Japan’s earliest public baths were attached to Buddhist temples, but the sento really took off in the dense, dirty environments of Tokyo and its precursor, Edo. Their primary appeal was practical: even as Tokyo prepared to host the Olympics in 1964, only around a third of its homes had bathing facilities. But sento also came to play an important role as common spaces that bring together people from different walks of life.
As private showers and baths proliferated—at least 98% of homes in Tokyo now have them—the sento started to dry up. As in lots of Japan’s traditional industries, many owners resisted change. With an ageing clientele, the equally elderly proprietors often decide to call it quits. “It’s becoming increasingly difficult for bathhouses to survive just as bathhouses alone,” says Kuryu Haruka of Sento & Neighbourhood, which works to preserve old bathhouses.
Younger devotees reckon that sento must instead focus on fostering their communities, with a contemporary spin.

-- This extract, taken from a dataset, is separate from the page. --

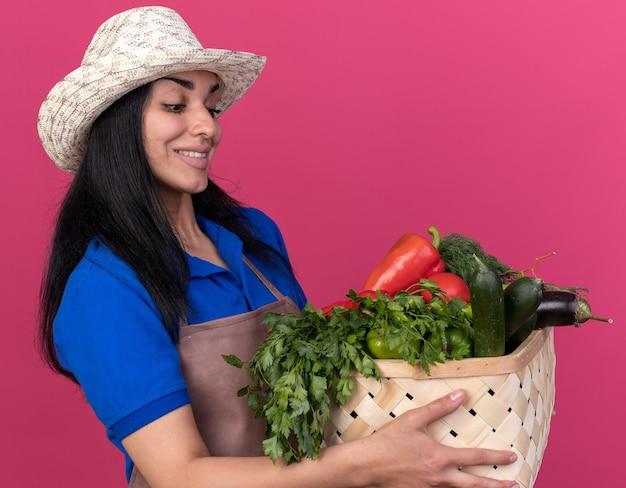 Jovem jardineira caucasiana sorridente, vestindo uniforme e chapéu, em vista de perfil, segurando e olhando para uma cesta de legumes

After taking over Ume-yu, a historic sento in Kyoto, Minato Sanjiro attracted new clients by hosting concerts and flea markets at the bathhouse and by advertising online. His customer base grew from 70 people a day to around 250 before the pandemic hit. Whereas as many as 80% of the bathers were once senior citizens, now some 60% are in their 20s and 30s. Inari-yu is building a community space in an adjacent building, which will function as a lounge for bathers as well as a place for communal meals and exhibitions.
Others have opted for hipster makeovers. The third-generation owners of the 90-year-old Kogane-yu in eastern Tokyo have remodelled the venerable bathhouse; it reopened last year as a sleek modern space with a craft-beer bar and vinyl turntables.
Such changes can be divisive. Older regulars sometimes find the new bells and whistles alienating. Purists worry that turning sento into hipster haunts will ruin their democratic charm. “If you go too far in creating a new style, the idea of sento will be destroyed,” says Mr Minato. “But if we don’t change, the sento won’t survive.”